Aim of the exercise: Copy the text of each item below word for word, leaving out the pictures.

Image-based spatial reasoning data
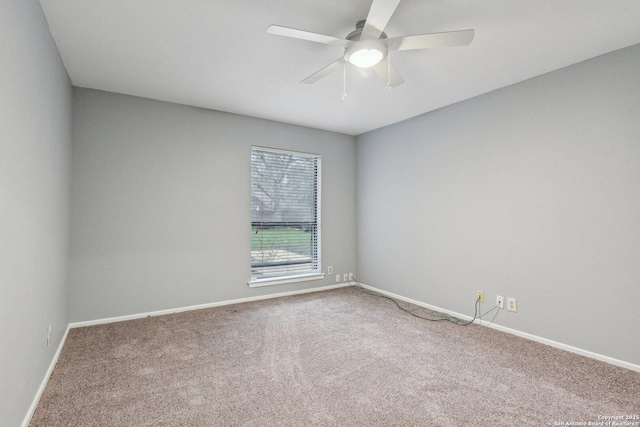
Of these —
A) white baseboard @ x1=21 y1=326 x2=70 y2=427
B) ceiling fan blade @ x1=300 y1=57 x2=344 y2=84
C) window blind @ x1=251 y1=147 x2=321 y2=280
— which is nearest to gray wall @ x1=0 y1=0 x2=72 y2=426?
white baseboard @ x1=21 y1=326 x2=70 y2=427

The solution:
Of these —
A) white baseboard @ x1=21 y1=326 x2=70 y2=427
B) ceiling fan blade @ x1=300 y1=57 x2=344 y2=84
C) window blind @ x1=251 y1=147 x2=321 y2=280
— which is nearest to gray wall @ x1=0 y1=0 x2=72 y2=426?
white baseboard @ x1=21 y1=326 x2=70 y2=427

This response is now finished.